Saved data entries:
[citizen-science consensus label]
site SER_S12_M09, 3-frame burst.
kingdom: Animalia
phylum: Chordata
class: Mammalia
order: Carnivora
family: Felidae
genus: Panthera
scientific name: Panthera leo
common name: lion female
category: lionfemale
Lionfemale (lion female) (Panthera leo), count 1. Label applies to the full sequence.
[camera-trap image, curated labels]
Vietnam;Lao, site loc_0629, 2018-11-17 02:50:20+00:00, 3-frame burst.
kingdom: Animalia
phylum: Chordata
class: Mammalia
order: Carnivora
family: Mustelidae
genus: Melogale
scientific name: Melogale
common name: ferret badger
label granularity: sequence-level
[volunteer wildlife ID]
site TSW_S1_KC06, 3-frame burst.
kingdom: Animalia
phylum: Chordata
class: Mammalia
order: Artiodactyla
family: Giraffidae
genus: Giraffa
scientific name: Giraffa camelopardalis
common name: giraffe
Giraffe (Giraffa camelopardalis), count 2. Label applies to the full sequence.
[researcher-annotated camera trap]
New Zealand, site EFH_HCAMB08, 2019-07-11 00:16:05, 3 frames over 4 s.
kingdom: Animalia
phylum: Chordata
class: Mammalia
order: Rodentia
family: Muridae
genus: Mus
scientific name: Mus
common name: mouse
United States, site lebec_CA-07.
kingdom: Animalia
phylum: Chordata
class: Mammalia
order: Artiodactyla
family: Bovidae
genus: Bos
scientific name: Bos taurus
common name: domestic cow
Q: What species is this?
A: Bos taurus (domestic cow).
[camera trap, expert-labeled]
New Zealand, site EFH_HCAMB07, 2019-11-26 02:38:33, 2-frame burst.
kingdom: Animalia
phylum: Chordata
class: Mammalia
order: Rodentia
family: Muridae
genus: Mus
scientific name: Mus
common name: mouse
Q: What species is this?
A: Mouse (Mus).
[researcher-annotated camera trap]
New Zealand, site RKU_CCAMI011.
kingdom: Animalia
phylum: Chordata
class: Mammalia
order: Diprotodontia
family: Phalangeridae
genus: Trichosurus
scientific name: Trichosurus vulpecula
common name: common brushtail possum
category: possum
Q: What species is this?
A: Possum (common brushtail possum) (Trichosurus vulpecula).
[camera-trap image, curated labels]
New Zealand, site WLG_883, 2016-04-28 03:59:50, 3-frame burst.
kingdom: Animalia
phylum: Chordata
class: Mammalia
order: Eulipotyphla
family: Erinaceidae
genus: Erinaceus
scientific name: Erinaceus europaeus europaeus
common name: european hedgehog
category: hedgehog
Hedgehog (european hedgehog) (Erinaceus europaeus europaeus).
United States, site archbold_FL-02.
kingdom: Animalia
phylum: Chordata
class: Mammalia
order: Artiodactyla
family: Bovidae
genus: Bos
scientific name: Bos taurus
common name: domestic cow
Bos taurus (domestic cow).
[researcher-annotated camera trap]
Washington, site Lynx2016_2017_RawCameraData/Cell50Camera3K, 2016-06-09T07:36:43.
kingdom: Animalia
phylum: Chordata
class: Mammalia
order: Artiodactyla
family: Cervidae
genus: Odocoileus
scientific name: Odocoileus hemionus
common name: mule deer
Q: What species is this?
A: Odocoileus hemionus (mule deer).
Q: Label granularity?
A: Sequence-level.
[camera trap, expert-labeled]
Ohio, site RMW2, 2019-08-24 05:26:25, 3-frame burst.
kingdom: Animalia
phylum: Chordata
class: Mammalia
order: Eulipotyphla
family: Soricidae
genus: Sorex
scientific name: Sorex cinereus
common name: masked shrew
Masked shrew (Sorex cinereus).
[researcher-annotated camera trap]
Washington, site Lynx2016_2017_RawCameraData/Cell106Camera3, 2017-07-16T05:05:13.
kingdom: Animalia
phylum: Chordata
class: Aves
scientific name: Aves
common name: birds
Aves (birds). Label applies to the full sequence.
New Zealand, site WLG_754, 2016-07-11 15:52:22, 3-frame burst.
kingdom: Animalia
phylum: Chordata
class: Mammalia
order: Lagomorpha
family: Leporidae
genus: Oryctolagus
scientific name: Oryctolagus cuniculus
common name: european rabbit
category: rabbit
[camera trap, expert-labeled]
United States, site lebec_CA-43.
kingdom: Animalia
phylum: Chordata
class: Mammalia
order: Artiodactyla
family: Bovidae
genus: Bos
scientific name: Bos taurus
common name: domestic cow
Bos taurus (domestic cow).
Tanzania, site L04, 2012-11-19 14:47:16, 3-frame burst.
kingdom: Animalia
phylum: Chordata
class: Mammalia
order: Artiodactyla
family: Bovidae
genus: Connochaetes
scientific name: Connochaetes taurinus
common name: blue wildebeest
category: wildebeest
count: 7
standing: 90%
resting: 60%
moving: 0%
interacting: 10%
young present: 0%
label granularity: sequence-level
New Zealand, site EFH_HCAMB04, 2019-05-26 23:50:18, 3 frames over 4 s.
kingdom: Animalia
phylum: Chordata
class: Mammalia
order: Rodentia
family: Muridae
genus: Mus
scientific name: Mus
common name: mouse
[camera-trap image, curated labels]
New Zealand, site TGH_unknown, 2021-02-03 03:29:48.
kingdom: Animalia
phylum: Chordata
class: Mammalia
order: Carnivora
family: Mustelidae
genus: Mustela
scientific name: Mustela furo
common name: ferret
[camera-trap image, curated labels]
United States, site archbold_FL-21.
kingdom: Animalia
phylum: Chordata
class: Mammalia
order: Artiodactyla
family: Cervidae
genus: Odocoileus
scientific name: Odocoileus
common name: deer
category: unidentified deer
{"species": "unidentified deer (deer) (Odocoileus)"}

#### TASK DIRECTIONS
Each entry is to be given again, exactly as it stands.

#### REPLY TO THE EXERCISE
[citizen-science consensus label]
site SER_S12_M09, 3-frame burst.
kingdom: Animalia
phylum: Chordata
class: Mammalia
order: Carnivora
family: Felidae
genus: Panthera
scientific name: Panthera leo
common name: lion female
category: lionfemale
Lionfemale (lion female) (Panthera leo), count 1. Label applies to the full sequence.
[camera-trap image, curated labels]
Vietnam;Lao, site loc_0629, 2018-11-17 02:50:20+00:00, 3-frame burst.
kingdom: Animalia
phylum: Chordata
class: Mammalia
order: Carnivora
family: Mustelidae
genus: Melogale
scientific name: Melogale
common name: ferret badger
label granularity: sequence-level
[volunteer wildlife ID]
site TSW_S1_KC06, 3-frame burst.
kingdom: Animalia
phylum: Chordata
class: Mammalia
order: Artiodactyla
family: Giraffidae
genus: Giraffa
scientific name: Giraffa camelopardalis
common name: giraffe
Giraffe (Giraffa camelopardalis), count 2. Label applies to the full sequence.
[researcher-annotated camera trap]
New Zealand, site EFH_HCAMB08, 2019-07-11 00:16:05, 3 frames over 4 s.
kingdom: Animalia
phylum: Chordata
class: Mammalia
order: Rodentia
family: Muridae
genus: Mus
scientific name: Mus
common name: mouse
United States, site lebec_CA-07.
kingdom: Animalia
phylum: Chordata
class: Mammalia
order: Artiodactyla
family: Bovidae
genus: Bos
scientific name: Bos taurus
common name: domestic cow
Q: What species is this?
A: Bos taurus (domestic cow).
[camera trap, expert-labeled]
New Zealand, site EFH_HCAMB07, 2019-11-26 02:38:33, 2-frame burst.
kingdom: Animalia
phylum: Chordata
class: Mammalia
order: Rodentia
family: Muridae
genus: Mus
scientific name: Mus
common name: mouse
Q: What species is this?
A: Mouse (Mus).
[researcher-annotated camera trap]
New Zealand, site RKU_CCAMI011.
kingdom: Animalia
phylum: Chordata
class: Mammalia
order: Diprotodontia
family: Phalangeridae
genus: Trichosurus
scientific name: Trichosurus vulpecula
common name: common brushtail possum
category: possum
Q: What species is this?
A: Possum (common brushtail possum) (Trichosurus vulpecula).
[camera-trap image, curated labels]
New Zealand, site WLG_883, 2016-04-28 03:59:50, 3-frame burst.
kingdom: Animalia
phylum: Chordata
class: Mammalia
order: Eulipotyphla
family: Erinaceidae
genus: Erinaceus
scientific name: Erinaceus europaeus europaeus
common name: european hedgehog
category: hedgehog
Hedgehog (european hedgehog) (Erinaceus europaeus europaeus).
United States, site archbold_FL-02.
kingdom: Animalia
phylum: Chordata
class: Mammalia
order: Artiodactyla
family: Bovidae
genus: Bos
scientific name: Bos taurus
common name: domestic cow
Bos taurus (domestic cow).
[researcher-annotated camera trap]
Washington, site Lynx2016_2017_RawCameraData/Cell50Camera3K, 2016-06-09T07:36:43.
kingdom: Animalia
phylum: Chordata
class: Mammalia
order: Artiodactyla
family: Cervidae
genus: Odocoileus
scientific name: Odocoileus hemionus
common name: mule deer
Q: What species is this?
A: Odocoileus hemionus (mule deer).
Q: Label granularity?
A: Sequence-level.
[camera trap, expert-labeled]
Ohio, site RMW2, 2019-08-24 05:26:25, 3-frame burst.
kingdom: Animalia
phylum: Chordata
class: Mammalia
order: Eulipotyphla
family: Soricidae
genus: Sorex
scientific name: Sorex cinereus
common name: masked shrew
Masked shrew (Sorex cinereus).
[researcher-annotated camera trap]
Washington, site Lynx2016_2017_RawCameraData/Cell106Camera3, 2017-07-16T05:05:13.
kingdom: Animalia
phylum: Chordata
class: Aves
scientific name: Aves
common name: birds
Aves (birds). Label applies to the full sequence.
New Zealand, site WLG_754, 2016-07-11 15:52:22, 3-frame burst.
kingdom: Animalia
phylum: Chordata
class: Mammalia
order: Lagomorpha
family: Leporidae
genus: Oryctolagus
scientific name: Oryctolagus cuniculus
common name: european rabbit
category: rabbit
[camera trap, expert-labeled]
United States, site lebec_CA-43.
kingdom: Animalia
phylum: Chordata
class: Mammalia
order: Artiodactyla
family: Bovidae
genus: Bos
scientific name: Bos taurus
common name: domestic cow
Bos taurus (domestic cow).
Tanzania, site L04, 2012-11-19 14:47:16, 3-frame burst.
kingdom: Animalia
phylum: Chordata
class: Mammalia
order: Artiodactyla
family: Bovidae
genus: Connochaetes
scientific name: Connochaetes taurinus
common name: blue wildebeest
category: wildebeest
count: 7
standing: 90%
resting: 60%
moving: 0%
interacting: 10%
young present: 0%
label granularity: sequence-level
New Zealand, site EFH_HCAMB04, 2019-05-26 23:50:18, 3 frames over 4 s.
kingdom: Animalia
phylum: Chordata
class: Mammalia
order: Rodentia
family: Muridae
genus: Mus
scientific name: Mus
common name: mouse
[camera-trap image, curated labels]
New Zealand, site TGH_unknown, 2021-02-03 03:29:48.
kingdom: Animalia
phylum: Chordata
class: Mammalia
order: Carnivora
family: Mustelidae
genus: Mustela
scientific name: Mustela furo
common name: ferret
[camera-trap image, curated labels]
United States, site archbold_FL-21.
kingdom: Animalia
phylum: Chordata
class: Mammalia
order: Artiodactyla
family: Cervidae
genus: Odocoileus
scientific name: Odocoileus
common name: deer
category: unidentified deer
{"species": "unidentified deer (deer) (Odocoileus)"}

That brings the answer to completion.